Pinot Gris has a lovely yellow-gold or even amber colour.
Generally less intense, yet with great aromatic complexity, Pinot Gris often develops distinctive smoky notes: aromas of forest floor, burnt vine shoots, mushrooms, moss, dried fruits, apricot, honey, beeswax, and gingerbread. Given its inherent discretion, Pinot Gris benefits from decanting a few moments before being served, in order for its complexity to be fully appreciated.
This is a noble wine that offers great substance, an admirable, lively roundness that tends toward a slightly sweet opulence, but always underpinned by delightful freshness. It is the balanced intensity that makes it so attractive.
Pinot Gris is a wine whose strong personality pairs with richly flavoured dishes, and is the Alsace white wine that most successfully accompanies dishes most often intended for red wines.
Game, veal, pork and poultry, particularly when served with rich sauces, roasts, kidneys, mushrooms, risotto, polenta, etc. make this an ideal autumn pairing wine. In Alsace, it is the perfect match to the regional pork and potato speciality Baeckeoffe.Because of its balance between richness and crisp freshness, it is delicious with both sweet and sour flavour combinations. Foie gras, served in a variety of ways, delights in its presence. Its many qualities also make Pinot Gris a delicious aperitif wine.
Pinot Gris can be distinguished from Pinot Noir only by the colour of its berries.
Medium, Orbicular, dark green, thick and bubbled. Medium serrated edges.
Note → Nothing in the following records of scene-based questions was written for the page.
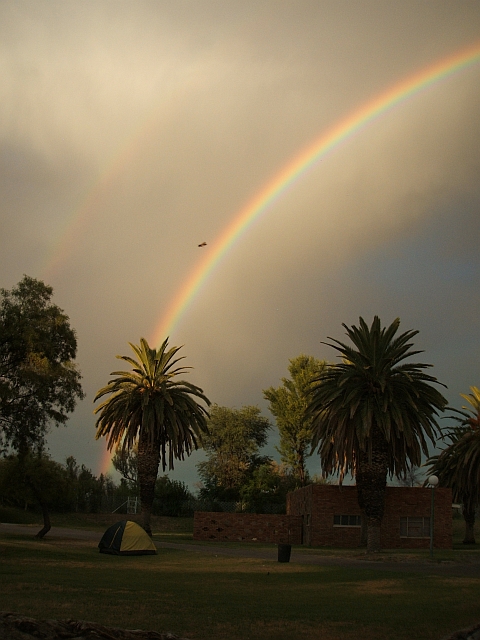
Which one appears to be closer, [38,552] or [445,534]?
[38,552]

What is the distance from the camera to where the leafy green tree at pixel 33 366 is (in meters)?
30.7

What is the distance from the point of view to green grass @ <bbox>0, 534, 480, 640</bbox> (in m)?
12.9

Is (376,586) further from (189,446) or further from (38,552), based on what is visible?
Result: (189,446)

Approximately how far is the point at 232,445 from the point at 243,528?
33.7m

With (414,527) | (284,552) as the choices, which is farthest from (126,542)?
(414,527)

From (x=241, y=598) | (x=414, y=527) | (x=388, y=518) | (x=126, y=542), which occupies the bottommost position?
(x=241, y=598)

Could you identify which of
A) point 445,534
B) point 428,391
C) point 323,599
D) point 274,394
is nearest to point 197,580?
point 323,599

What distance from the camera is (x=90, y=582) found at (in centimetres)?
1912

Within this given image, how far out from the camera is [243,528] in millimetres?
52656

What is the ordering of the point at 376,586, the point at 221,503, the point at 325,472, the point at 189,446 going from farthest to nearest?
1. the point at 221,503
2. the point at 189,446
3. the point at 325,472
4. the point at 376,586

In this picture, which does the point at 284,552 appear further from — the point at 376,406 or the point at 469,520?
the point at 469,520

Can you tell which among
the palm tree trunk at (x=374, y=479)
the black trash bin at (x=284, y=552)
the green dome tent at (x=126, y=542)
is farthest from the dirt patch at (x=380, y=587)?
the palm tree trunk at (x=374, y=479)

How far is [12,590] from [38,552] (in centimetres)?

Small, cylindrical and compact.
Small, spherical or slightly oval-shaped, ranging from grayish pink to grayish blue. Delicate skin, whilst the pulp lacks in fleshiness and softness.
Pinot Gris is a low-yielding, vigorous grape variety. It is well-adapted to deep, chalky soils that are relatively dry and well-exposed. It shows good resistance to winter frosts. Because of its extremely delicate skin, it is susceptible to grey rot.